:: Data entries
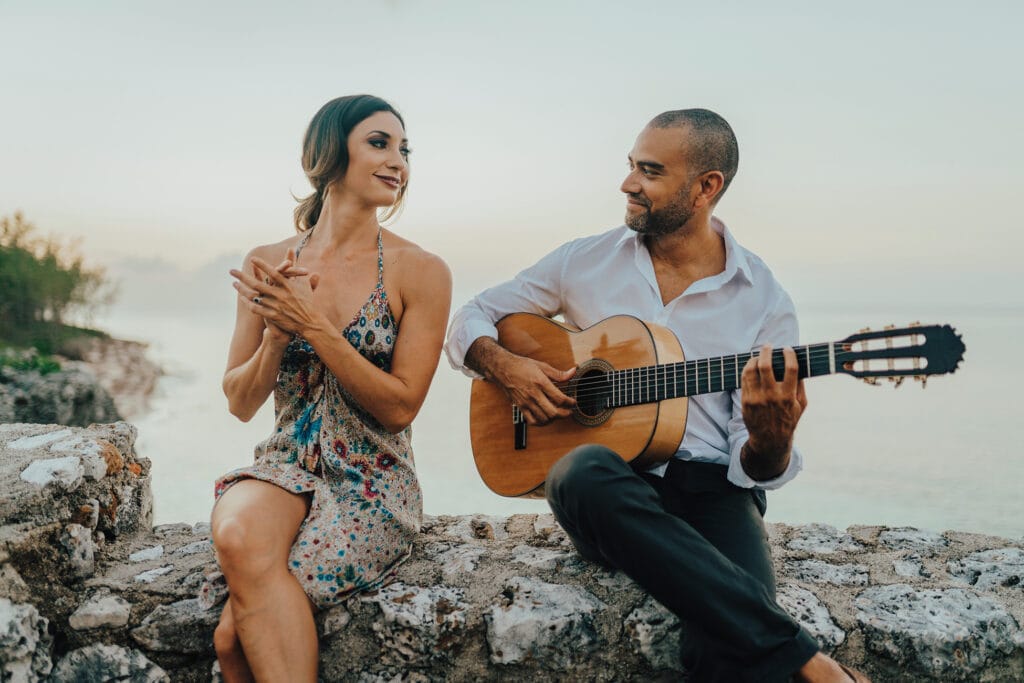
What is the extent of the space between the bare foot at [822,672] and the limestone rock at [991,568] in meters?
0.76

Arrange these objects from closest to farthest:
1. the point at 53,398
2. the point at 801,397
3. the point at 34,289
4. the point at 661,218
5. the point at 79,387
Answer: the point at 801,397
the point at 661,218
the point at 53,398
the point at 79,387
the point at 34,289

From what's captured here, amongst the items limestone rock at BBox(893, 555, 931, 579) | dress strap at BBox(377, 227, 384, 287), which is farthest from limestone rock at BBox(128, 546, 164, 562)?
limestone rock at BBox(893, 555, 931, 579)

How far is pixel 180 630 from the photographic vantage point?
93.5 inches

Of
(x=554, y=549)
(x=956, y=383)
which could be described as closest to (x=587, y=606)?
(x=554, y=549)

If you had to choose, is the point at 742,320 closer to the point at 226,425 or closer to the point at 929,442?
the point at 929,442

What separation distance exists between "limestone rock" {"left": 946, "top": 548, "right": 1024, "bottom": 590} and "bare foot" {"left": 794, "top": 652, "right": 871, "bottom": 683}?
2.50 ft

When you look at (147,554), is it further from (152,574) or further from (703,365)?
(703,365)

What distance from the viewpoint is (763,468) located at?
7.86 ft

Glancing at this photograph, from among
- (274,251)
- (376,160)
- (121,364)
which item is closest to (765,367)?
(376,160)

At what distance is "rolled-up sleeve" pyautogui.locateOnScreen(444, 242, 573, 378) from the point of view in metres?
2.99

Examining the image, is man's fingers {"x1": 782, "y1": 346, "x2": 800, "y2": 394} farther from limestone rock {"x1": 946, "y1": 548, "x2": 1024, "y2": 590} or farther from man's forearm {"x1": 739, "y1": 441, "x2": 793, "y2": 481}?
limestone rock {"x1": 946, "y1": 548, "x2": 1024, "y2": 590}

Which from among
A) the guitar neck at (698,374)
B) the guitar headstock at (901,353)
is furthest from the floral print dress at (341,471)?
the guitar headstock at (901,353)

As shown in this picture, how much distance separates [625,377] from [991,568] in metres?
1.36

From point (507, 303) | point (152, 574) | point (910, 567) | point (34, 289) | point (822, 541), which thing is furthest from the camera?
point (34, 289)
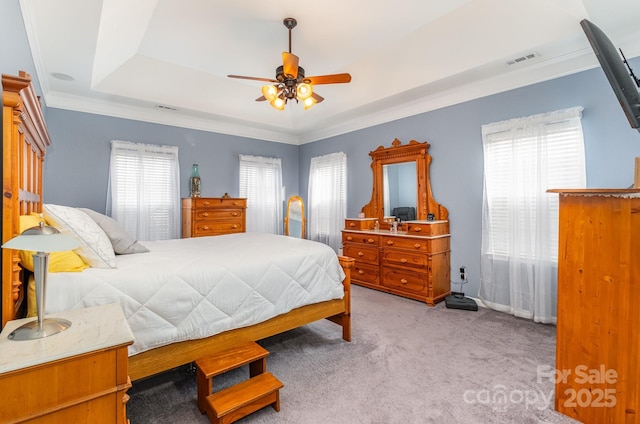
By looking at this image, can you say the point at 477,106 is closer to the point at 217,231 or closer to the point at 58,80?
the point at 217,231

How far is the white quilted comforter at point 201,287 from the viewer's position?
1573mm

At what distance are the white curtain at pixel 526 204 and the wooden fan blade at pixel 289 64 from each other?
241cm

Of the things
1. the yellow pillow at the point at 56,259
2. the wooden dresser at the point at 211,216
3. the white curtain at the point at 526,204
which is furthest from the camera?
the wooden dresser at the point at 211,216

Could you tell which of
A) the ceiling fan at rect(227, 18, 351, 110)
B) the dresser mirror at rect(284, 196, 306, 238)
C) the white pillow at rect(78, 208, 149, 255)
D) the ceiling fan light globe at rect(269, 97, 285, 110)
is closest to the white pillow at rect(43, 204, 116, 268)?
the white pillow at rect(78, 208, 149, 255)

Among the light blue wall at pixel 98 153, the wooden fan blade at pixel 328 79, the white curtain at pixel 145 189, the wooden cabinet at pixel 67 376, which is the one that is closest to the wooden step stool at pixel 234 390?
the wooden cabinet at pixel 67 376

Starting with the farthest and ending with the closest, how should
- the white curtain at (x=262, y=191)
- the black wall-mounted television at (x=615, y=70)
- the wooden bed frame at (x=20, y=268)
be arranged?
1. the white curtain at (x=262, y=191)
2. the black wall-mounted television at (x=615, y=70)
3. the wooden bed frame at (x=20, y=268)

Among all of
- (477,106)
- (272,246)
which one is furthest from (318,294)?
(477,106)

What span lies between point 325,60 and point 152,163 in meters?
2.99

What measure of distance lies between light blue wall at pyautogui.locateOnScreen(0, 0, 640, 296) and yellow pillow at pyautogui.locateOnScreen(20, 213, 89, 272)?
849mm

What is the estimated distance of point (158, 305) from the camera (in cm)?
169

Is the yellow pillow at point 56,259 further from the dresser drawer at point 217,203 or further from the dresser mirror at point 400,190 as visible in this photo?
the dresser mirror at point 400,190

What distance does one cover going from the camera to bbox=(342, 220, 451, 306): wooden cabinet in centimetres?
368

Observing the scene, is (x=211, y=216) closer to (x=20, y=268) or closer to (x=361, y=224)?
(x=361, y=224)

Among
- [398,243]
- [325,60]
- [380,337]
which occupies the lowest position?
[380,337]
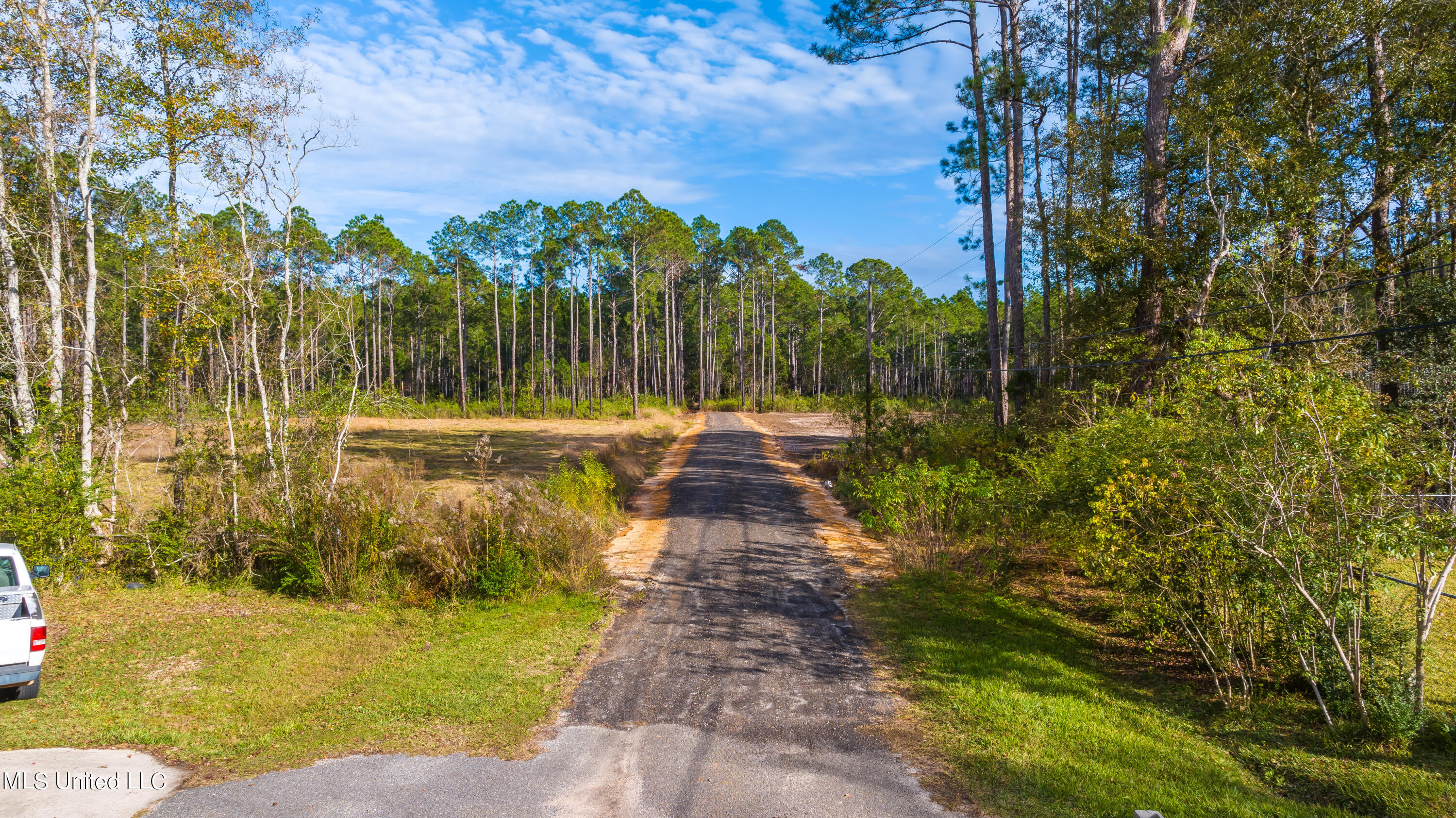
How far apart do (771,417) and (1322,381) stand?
4800 cm

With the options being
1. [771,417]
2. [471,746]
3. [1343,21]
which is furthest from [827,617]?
[771,417]

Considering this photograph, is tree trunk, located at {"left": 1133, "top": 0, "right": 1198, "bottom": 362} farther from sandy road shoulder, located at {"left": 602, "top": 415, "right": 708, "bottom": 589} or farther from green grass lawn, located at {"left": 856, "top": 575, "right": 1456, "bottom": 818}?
sandy road shoulder, located at {"left": 602, "top": 415, "right": 708, "bottom": 589}

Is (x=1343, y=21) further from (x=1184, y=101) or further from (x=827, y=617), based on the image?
(x=827, y=617)

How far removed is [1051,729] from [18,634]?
323 inches

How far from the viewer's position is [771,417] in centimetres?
5394

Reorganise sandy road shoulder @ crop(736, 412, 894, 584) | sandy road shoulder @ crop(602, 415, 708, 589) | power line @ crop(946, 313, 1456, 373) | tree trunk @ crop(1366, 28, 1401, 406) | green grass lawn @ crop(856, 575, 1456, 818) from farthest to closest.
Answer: tree trunk @ crop(1366, 28, 1401, 406) < sandy road shoulder @ crop(736, 412, 894, 584) < sandy road shoulder @ crop(602, 415, 708, 589) < power line @ crop(946, 313, 1456, 373) < green grass lawn @ crop(856, 575, 1456, 818)

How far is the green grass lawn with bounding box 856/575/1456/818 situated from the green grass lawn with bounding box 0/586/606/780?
11.5 ft

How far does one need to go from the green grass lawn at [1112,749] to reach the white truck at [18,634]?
7181mm

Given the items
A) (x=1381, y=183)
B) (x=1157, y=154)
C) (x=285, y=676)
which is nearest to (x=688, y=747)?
(x=285, y=676)

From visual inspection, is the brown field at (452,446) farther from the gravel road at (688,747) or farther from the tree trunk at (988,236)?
the tree trunk at (988,236)

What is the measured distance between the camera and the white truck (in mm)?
5469

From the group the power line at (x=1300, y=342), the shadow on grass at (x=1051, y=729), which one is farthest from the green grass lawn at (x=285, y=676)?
the power line at (x=1300, y=342)

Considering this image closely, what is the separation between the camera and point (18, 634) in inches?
217

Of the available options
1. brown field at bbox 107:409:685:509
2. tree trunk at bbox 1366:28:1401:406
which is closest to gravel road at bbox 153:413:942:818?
brown field at bbox 107:409:685:509
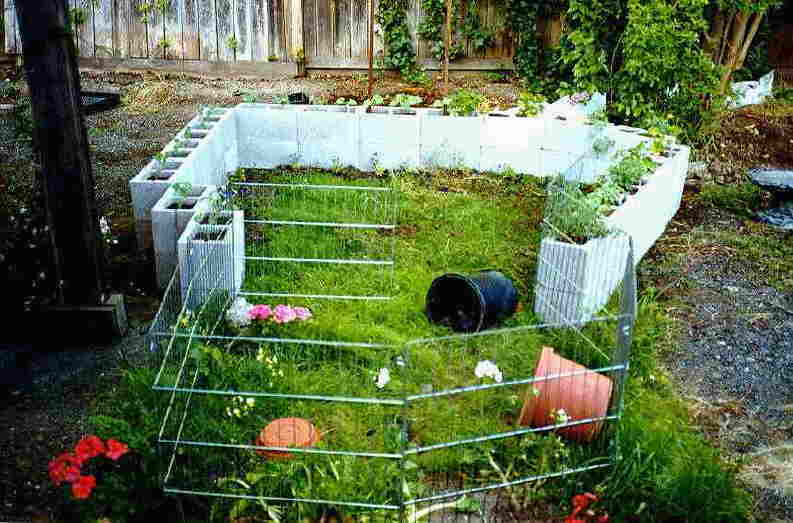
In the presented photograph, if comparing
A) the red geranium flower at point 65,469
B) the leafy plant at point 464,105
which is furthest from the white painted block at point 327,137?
the red geranium flower at point 65,469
::::
- Request: Switch each "image" in the data above to "photo" and copy everything else unchanged, leaving out the pictures.

- Exercise response:
What is the extent of the space between the bare foot at [822,672] and the limestone rock at [991,568] in meters?
0.76

Arrange these objects from closest to farthest:
1. the point at 53,398
2. the point at 801,397
3. the point at 34,289
4. the point at 661,218
5. the point at 79,387
Answer: the point at 801,397
the point at 661,218
the point at 53,398
the point at 79,387
the point at 34,289

From what's captured here, amongst the items limestone rock at BBox(893, 555, 931, 579) | dress strap at BBox(377, 227, 384, 287), which is farthest from limestone rock at BBox(128, 546, 164, 562)?
limestone rock at BBox(893, 555, 931, 579)

How far is pixel 180 630 from the photographic vantage point?
93.5 inches

Of
(x=554, y=549)
(x=956, y=383)
which could be described as closest to (x=587, y=606)?
(x=554, y=549)

If you had to choose, is the point at 742,320 closer to the point at 226,425 or closer to the point at 929,442?
the point at 929,442

What separation distance exists between "limestone rock" {"left": 946, "top": 548, "right": 1024, "bottom": 590} and "bare foot" {"left": 794, "top": 652, "right": 871, "bottom": 683}?
2.50 ft

When you look at (147,554), is it further from (152,574) or further from (703,365)?
(703,365)

What distance from the viewpoint is (763,468) located at?
7.86 ft

Glancing at this photograph, from among
- (274,251)
- (376,160)
- (121,364)
which item is closest to (765,367)?
(376,160)

At what distance is "rolled-up sleeve" pyautogui.locateOnScreen(444, 242, 573, 378) from the point of view in metres?
2.99

Examining the photo, is man's fingers {"x1": 782, "y1": 346, "x2": 800, "y2": 394} farther from limestone rock {"x1": 946, "y1": 548, "x2": 1024, "y2": 590} or farther from man's forearm {"x1": 739, "y1": 441, "x2": 793, "y2": 481}?
limestone rock {"x1": 946, "y1": 548, "x2": 1024, "y2": 590}

Which from among
A) the guitar neck at (698,374)
B) the guitar headstock at (901,353)
is furthest from the floral print dress at (341,471)?
the guitar headstock at (901,353)

As shown in this picture, how much distance separates [625,377] from [991,568] in metres?
1.36

From point (507, 303) | point (152, 574) | point (910, 567) | point (34, 289) | point (822, 541), which thing is furthest from the camera?
point (34, 289)
By looking at this photo, can you say the point at 477,106 is closer to the point at 217,231 or closer to the point at 58,80?
the point at 217,231

How far is the white quilted comforter at point 201,287 from the viewer's position?
1573mm

At what distance are the white curtain at pixel 526 204 and the wooden fan blade at pixel 289 64 from each other?
241cm

Of the things
1. the yellow pillow at the point at 56,259
2. the wooden dresser at the point at 211,216
3. the white curtain at the point at 526,204
which is furthest from the camera?
the wooden dresser at the point at 211,216

Could you tell which of
A) the ceiling fan at rect(227, 18, 351, 110)
B) the dresser mirror at rect(284, 196, 306, 238)
C) the white pillow at rect(78, 208, 149, 255)
D) the ceiling fan light globe at rect(269, 97, 285, 110)
is closest to the white pillow at rect(43, 204, 116, 268)?
the white pillow at rect(78, 208, 149, 255)

Among the light blue wall at pixel 98 153, the wooden fan blade at pixel 328 79, the white curtain at pixel 145 189, the wooden cabinet at pixel 67 376, which is the one that is closest to the wooden step stool at pixel 234 390?
the wooden cabinet at pixel 67 376

Starting with the farthest and ending with the closest, how should
- the white curtain at (x=262, y=191)
- the black wall-mounted television at (x=615, y=70)
- the wooden bed frame at (x=20, y=268)
be arranged?
1. the white curtain at (x=262, y=191)
2. the black wall-mounted television at (x=615, y=70)
3. the wooden bed frame at (x=20, y=268)

Among all of
- (477,106)
- (272,246)
which one is furthest from (318,294)?
(477,106)

What span lies between point 325,60 and point 152,163 in meters?
2.99

What measure of distance lies between light blue wall at pyautogui.locateOnScreen(0, 0, 640, 296) and yellow pillow at pyautogui.locateOnScreen(20, 213, 89, 272)?
849mm

What is the estimated distance of point (158, 305) from the camera (in cm)?
169

Is the yellow pillow at point 56,259 further from the dresser drawer at point 217,203 or further from the dresser mirror at point 400,190 as visible in this photo?
the dresser mirror at point 400,190

What distance does one cover going from the camera to bbox=(342, 220, 451, 306): wooden cabinet in centimetres?
368

Observing the scene, is (x=211, y=216) closer to (x=20, y=268) or closer to (x=361, y=224)?
(x=361, y=224)

Among
- [398,243]
- [325,60]
- [380,337]
which occupies the lowest position?
[380,337]
How far apart do (771,417) and (1322,381) stand?
4800 cm

With the options being
1. [771,417]
2. [471,746]
3. [1343,21]
which is furthest from [827,617]?
[771,417]

Considering this photograph, is tree trunk, located at {"left": 1133, "top": 0, "right": 1198, "bottom": 362} farther from sandy road shoulder, located at {"left": 602, "top": 415, "right": 708, "bottom": 589} or farther from green grass lawn, located at {"left": 856, "top": 575, "right": 1456, "bottom": 818}?
sandy road shoulder, located at {"left": 602, "top": 415, "right": 708, "bottom": 589}

Is (x=1343, y=21) further from (x=1184, y=101) or further from (x=827, y=617), based on the photo?
(x=827, y=617)

How far removed is [1051,729] from [18,634]?
323 inches

How far from the viewer's position is [771,417] in centimetres?
5394

Reorganise sandy road shoulder @ crop(736, 412, 894, 584) | sandy road shoulder @ crop(602, 415, 708, 589) | power line @ crop(946, 313, 1456, 373) | tree trunk @ crop(1366, 28, 1401, 406) | green grass lawn @ crop(856, 575, 1456, 818) from farthest to closest.
Answer: tree trunk @ crop(1366, 28, 1401, 406) < sandy road shoulder @ crop(736, 412, 894, 584) < sandy road shoulder @ crop(602, 415, 708, 589) < power line @ crop(946, 313, 1456, 373) < green grass lawn @ crop(856, 575, 1456, 818)

How far is the green grass lawn with bounding box 856/575/1456/818 situated from the green grass lawn with bounding box 0/586/606/780?
11.5 ft

How far does one need to go from the green grass lawn at [1112,749] to reach the white truck at [18,634]?
7181mm

Given the items
A) (x=1381, y=183)
B) (x=1157, y=154)
C) (x=285, y=676)
which is nearest to (x=688, y=747)?
(x=285, y=676)

From visual inspection, is the brown field at (452,446) farther from the gravel road at (688,747) or farther from the tree trunk at (988,236)?
the tree trunk at (988,236)

What is the measured distance between the camera and the white truck (in mm)?
5469

From the group the power line at (x=1300, y=342), the shadow on grass at (x=1051, y=729), which one is farthest from the green grass lawn at (x=285, y=676)?
the power line at (x=1300, y=342)

Considering this photo closely, what is the separation between the camera and point (18, 634) in inches?
217

Of the available options
1. brown field at bbox 107:409:685:509
2. tree trunk at bbox 1366:28:1401:406
which is closest to gravel road at bbox 153:413:942:818?
brown field at bbox 107:409:685:509
In the presented photograph, if comparing
A) the red geranium flower at point 65,469
B) the leafy plant at point 464,105
which is furthest from the white painted block at point 327,137?
the red geranium flower at point 65,469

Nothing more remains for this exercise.